背中にしがみついているベル坊は、意味も解らずに「ダァー」と愛らしい声をあげている。
女子がいるという滅多にない事に、古市は周りが見えていない様子。早く、クイーン邦枝が見たくて仕方ないのだ。
そのまま腕を引っ張られて、男鹿は廊下へと連れ出された。そして、邦枝の元へ強制連行しようと歩き始めた瞬間、それは突然やって来た。
何の前触れもなく、突然に…。

「辰巳…?」

「あ?」

いきなり背後から、しかも誰も呼んでない名前で呼ばれ、男鹿は怪訝な表情で振り返った。
校内で自分を名前で呼ぶ様な奴なんていない。そんな親しい奴は、いないはず…。

しかし、振り返って納得した。あぁ…と、懐かしさに胸を支配された。

「桜子…」

久し振りに呼ぶ名前に、懐かしさを含ませた。
ここ数年、全く会っていなかったから、どうしているのかなんて事を、考える事すら忘れていた。
どうしているのかなんて考えても、行き着く答えは「喧嘩をしてるんだ」に終わってしまい、その内「あいつは死なない」という安心に変わっていった。だから、心配したって仕方ないから、考えない様にしていたのだ。
考えてしまったら、別の感情が込み上げて来て、訳が解らなくなってしまうから。
「忘れた」と言うよりは、「忘れたフリ」の方が正しい言い方。

女子に声を掛けられた男鹿を珍しく思いながら、古市も振り返った。そして唖然とし固まった。

「え?」

(えぇぇぇー!!ちょっと待て!!何この子!?メッッッチャクチャ可愛いですけどぉー!!男鹿め…こんな可愛い知り合いがいるなら紹介しろよ!!ん?いや待てよ?今この子…男鹿の事名前で呼ばなかった?…幾ら知り合いだからって名前で呼ぶのって何?…っていうか男鹿と何な訳!?どんな関係な訳ぇぇぇぇぇ!!??)

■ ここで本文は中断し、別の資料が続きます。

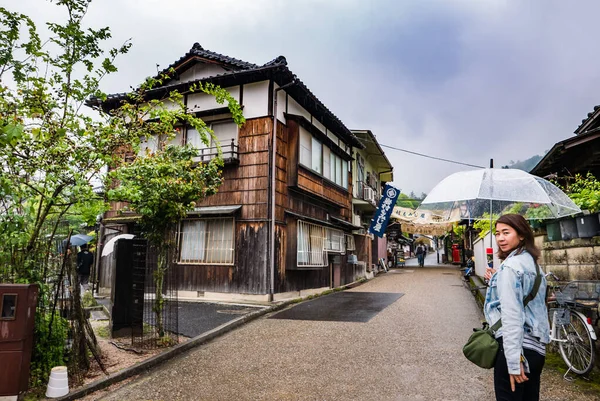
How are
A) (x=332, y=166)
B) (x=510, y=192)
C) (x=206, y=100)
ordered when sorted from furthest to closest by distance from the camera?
(x=332, y=166)
(x=206, y=100)
(x=510, y=192)

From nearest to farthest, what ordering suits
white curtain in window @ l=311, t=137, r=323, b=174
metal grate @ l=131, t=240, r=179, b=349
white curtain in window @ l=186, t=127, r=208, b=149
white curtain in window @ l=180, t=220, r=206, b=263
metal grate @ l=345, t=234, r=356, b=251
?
1. metal grate @ l=131, t=240, r=179, b=349
2. white curtain in window @ l=180, t=220, r=206, b=263
3. white curtain in window @ l=186, t=127, r=208, b=149
4. white curtain in window @ l=311, t=137, r=323, b=174
5. metal grate @ l=345, t=234, r=356, b=251

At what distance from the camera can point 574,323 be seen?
496 cm

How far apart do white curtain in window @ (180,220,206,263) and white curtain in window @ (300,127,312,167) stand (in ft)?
14.2

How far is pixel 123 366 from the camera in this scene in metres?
5.57

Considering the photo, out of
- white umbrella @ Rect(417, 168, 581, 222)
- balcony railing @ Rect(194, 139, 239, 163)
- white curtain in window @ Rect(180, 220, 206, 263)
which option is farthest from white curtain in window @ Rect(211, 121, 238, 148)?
white umbrella @ Rect(417, 168, 581, 222)

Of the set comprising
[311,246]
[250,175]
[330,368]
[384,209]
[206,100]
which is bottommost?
[330,368]

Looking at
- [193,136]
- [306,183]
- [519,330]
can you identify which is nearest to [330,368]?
[519,330]

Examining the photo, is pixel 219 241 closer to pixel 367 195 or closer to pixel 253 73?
pixel 253 73

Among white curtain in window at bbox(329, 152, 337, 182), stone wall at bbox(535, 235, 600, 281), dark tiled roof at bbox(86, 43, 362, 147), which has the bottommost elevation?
stone wall at bbox(535, 235, 600, 281)

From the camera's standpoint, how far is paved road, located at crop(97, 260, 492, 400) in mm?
4730

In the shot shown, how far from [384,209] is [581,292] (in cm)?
1471

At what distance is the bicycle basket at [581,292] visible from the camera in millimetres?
4969

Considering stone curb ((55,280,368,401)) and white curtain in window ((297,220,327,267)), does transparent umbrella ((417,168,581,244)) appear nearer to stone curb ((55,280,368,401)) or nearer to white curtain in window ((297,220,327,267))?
stone curb ((55,280,368,401))

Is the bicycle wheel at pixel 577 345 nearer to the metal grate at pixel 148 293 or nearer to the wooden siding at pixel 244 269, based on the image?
the metal grate at pixel 148 293
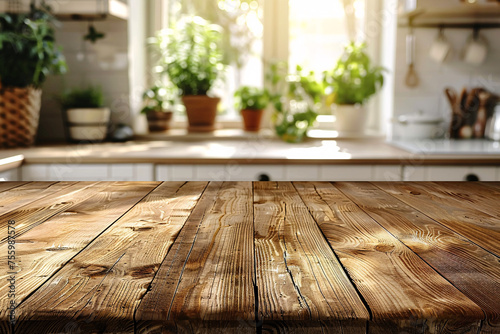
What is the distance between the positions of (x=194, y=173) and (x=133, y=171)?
0.26 meters

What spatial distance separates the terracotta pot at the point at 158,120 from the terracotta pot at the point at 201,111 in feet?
0.43

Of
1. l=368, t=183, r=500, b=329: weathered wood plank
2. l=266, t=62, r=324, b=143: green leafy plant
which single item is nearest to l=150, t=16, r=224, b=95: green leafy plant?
l=266, t=62, r=324, b=143: green leafy plant

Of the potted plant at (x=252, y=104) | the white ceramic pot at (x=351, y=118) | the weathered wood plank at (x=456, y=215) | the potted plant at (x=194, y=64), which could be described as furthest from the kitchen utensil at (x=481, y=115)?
the weathered wood plank at (x=456, y=215)

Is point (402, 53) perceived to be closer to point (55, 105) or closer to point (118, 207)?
point (55, 105)

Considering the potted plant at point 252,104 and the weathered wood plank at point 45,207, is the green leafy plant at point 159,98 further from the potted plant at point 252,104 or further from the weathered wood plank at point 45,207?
the weathered wood plank at point 45,207

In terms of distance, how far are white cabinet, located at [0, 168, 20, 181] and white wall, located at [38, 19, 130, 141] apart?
0.75 m

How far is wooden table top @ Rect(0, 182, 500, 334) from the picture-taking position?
48 centimetres

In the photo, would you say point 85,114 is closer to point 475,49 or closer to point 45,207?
point 45,207

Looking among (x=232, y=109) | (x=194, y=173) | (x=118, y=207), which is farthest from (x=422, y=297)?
(x=232, y=109)

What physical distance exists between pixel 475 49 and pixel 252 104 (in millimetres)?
1240

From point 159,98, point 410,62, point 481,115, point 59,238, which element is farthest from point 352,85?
point 59,238

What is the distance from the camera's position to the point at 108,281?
568 millimetres

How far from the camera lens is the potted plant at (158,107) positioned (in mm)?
2775

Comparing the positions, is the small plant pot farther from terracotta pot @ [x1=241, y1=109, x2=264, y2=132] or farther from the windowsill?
terracotta pot @ [x1=241, y1=109, x2=264, y2=132]
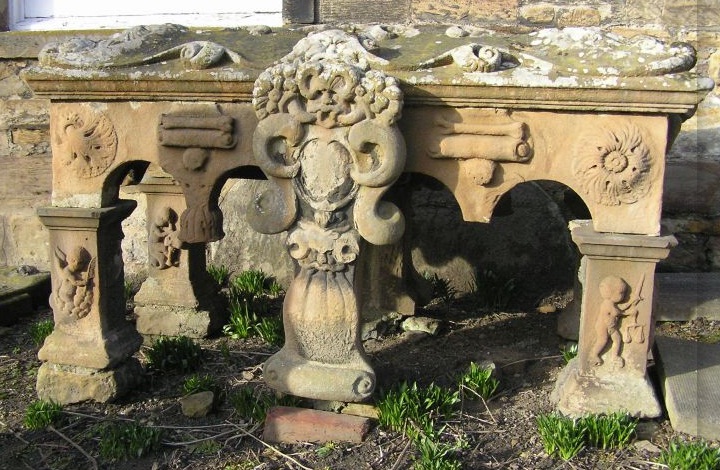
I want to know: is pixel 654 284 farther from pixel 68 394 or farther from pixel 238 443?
pixel 68 394

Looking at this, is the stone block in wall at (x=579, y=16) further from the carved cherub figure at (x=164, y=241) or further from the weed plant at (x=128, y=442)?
the weed plant at (x=128, y=442)

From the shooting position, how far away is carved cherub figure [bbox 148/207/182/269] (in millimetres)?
4352

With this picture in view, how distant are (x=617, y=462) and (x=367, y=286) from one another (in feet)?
6.04

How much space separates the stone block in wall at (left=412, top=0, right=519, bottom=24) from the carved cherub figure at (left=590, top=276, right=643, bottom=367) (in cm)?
258

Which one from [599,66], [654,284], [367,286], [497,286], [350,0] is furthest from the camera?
[350,0]

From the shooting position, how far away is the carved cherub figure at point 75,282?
3.38m

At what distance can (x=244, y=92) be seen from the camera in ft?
10.1

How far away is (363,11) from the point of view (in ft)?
16.8

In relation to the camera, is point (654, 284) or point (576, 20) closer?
point (654, 284)

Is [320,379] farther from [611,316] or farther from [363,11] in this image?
[363,11]

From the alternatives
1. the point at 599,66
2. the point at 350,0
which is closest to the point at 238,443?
the point at 599,66

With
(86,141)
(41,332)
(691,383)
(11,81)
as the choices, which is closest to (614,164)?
(691,383)

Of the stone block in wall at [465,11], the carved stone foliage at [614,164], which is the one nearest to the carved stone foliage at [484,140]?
the carved stone foliage at [614,164]

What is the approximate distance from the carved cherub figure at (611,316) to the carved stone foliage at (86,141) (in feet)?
7.11
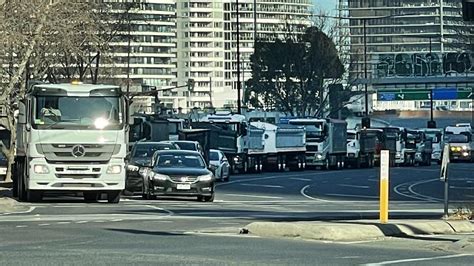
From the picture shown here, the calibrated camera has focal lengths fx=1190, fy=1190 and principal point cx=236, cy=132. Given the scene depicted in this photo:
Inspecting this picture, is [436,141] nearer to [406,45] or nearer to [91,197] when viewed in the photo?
[91,197]

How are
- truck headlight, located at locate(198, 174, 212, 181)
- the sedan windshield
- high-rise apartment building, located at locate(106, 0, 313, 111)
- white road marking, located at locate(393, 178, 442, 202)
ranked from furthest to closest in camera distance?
high-rise apartment building, located at locate(106, 0, 313, 111) < white road marking, located at locate(393, 178, 442, 202) < the sedan windshield < truck headlight, located at locate(198, 174, 212, 181)

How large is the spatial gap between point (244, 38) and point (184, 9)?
11.1 meters

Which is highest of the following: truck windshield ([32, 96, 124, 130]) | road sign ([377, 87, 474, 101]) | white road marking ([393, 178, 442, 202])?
road sign ([377, 87, 474, 101])

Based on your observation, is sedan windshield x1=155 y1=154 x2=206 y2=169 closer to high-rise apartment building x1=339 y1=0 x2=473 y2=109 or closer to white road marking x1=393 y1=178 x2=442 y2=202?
white road marking x1=393 y1=178 x2=442 y2=202

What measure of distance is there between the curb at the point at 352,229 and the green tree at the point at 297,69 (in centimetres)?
7421

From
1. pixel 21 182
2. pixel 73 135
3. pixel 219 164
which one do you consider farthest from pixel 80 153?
pixel 219 164

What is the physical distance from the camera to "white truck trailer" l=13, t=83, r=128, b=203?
29.7 metres

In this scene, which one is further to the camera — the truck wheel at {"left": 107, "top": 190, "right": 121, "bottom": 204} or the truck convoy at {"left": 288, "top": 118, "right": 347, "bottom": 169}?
the truck convoy at {"left": 288, "top": 118, "right": 347, "bottom": 169}

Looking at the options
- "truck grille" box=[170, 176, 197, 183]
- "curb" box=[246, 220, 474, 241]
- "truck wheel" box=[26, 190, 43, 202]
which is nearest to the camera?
"curb" box=[246, 220, 474, 241]

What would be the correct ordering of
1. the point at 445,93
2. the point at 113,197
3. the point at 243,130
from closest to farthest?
the point at 113,197, the point at 243,130, the point at 445,93

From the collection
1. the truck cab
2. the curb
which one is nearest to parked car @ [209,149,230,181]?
the curb

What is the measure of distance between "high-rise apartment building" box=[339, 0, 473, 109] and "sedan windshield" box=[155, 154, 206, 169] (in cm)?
A: 6208

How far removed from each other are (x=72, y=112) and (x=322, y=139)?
44.1m

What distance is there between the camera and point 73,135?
97.1 feet
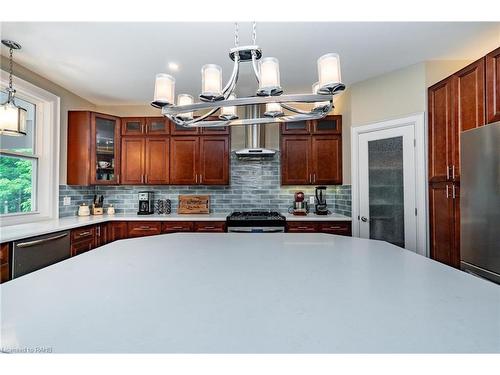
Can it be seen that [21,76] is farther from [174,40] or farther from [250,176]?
[250,176]

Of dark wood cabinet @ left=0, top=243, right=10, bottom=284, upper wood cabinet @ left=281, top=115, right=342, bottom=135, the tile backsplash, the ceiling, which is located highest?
the ceiling

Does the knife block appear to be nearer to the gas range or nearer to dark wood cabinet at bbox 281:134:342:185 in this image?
the gas range

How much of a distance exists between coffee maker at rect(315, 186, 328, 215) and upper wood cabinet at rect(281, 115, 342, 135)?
80cm

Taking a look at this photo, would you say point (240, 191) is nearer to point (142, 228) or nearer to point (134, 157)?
point (142, 228)

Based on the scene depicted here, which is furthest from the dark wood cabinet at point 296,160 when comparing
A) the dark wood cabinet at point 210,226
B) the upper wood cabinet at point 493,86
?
the upper wood cabinet at point 493,86

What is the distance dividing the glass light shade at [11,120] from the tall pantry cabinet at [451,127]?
3.73 m

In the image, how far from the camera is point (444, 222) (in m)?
2.41

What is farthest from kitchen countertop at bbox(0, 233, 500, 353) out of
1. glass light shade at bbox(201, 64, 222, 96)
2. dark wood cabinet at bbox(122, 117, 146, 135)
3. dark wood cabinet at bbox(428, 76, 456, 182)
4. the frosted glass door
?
dark wood cabinet at bbox(122, 117, 146, 135)

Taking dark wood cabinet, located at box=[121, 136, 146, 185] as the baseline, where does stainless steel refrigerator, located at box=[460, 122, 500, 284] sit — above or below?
below

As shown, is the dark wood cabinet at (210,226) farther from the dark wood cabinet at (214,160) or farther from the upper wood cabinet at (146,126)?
the upper wood cabinet at (146,126)

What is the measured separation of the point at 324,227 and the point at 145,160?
2.64 metres

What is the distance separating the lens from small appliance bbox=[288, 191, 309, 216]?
3.62 meters

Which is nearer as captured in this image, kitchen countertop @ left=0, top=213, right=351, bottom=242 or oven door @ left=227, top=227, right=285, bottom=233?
kitchen countertop @ left=0, top=213, right=351, bottom=242
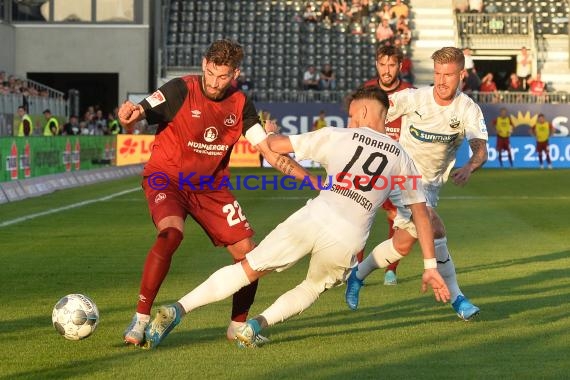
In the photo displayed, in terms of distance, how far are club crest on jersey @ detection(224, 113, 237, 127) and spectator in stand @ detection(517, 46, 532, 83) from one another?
3820cm

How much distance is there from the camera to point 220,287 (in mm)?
7719

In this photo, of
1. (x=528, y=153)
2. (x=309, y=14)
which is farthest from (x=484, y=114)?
(x=309, y=14)

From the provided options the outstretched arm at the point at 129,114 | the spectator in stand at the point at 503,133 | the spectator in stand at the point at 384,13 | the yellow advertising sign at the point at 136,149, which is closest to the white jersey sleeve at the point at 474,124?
the outstretched arm at the point at 129,114

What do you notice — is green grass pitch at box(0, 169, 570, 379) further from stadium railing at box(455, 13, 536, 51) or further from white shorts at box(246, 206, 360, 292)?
stadium railing at box(455, 13, 536, 51)

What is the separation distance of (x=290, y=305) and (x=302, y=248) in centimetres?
44

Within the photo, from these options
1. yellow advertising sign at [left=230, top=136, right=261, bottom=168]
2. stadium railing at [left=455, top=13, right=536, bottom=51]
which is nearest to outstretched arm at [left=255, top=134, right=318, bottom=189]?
yellow advertising sign at [left=230, top=136, right=261, bottom=168]

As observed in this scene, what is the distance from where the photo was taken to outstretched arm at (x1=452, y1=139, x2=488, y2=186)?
9047 mm

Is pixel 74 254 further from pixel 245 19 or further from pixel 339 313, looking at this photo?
pixel 245 19

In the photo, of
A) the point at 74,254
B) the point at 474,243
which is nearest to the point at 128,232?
the point at 74,254

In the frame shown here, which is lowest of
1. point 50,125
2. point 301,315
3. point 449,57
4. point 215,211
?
point 50,125

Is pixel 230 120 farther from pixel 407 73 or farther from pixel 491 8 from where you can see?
pixel 491 8

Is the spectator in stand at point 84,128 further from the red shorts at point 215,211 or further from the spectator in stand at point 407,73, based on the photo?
the red shorts at point 215,211

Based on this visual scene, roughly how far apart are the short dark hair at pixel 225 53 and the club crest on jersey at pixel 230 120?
0.50 metres

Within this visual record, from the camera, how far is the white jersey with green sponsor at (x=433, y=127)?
9859 mm
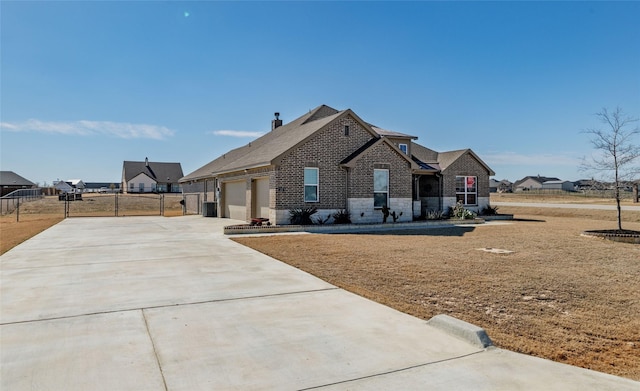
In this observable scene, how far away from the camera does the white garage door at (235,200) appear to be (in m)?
22.1

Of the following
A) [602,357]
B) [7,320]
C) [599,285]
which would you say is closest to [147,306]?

思考回路がショート寸前。今すぐー会いたい…じゃなくて、頭がパンクしてしまい、古市は何を聞きたいのかも上手く定まっていない状態。
頭の中で整理しようとするが、衝撃のあまり何を言いたいのかも解らず、口から言葉が出て来ない。
長年男鹿と友達と言うものをやって来たが、男鹿の周りに女の子を見た事なんて一回もない。
姉貴と一緒にいるのはたまに見るが…。
こんな可愛い女の子と一緒にいる所なんて、見た事がない。

「久し振りだね。元気だった?」

「あぁ。桜子は?」

「相変わらずだよ」

「そうか…」

安心したような男鹿の表情に、桜子はふっ‥と笑いかけた。
久し振りに見る姿が変わっていなくて、お互いに安心した。
変わらず、喧嘩三昧の毎日を過ごしている桜子。
桜子はあるレディースに所属していて、一週間前に遠征から帰って来たばかり。
男鹿の一つ年上で、幼なじみ。
中学は同じだったが、桜子が中三の頃に今所属しているレディースに入ってしまい、ろくに学校にも来ていなかった。だから、中二から全く会っていないのだ。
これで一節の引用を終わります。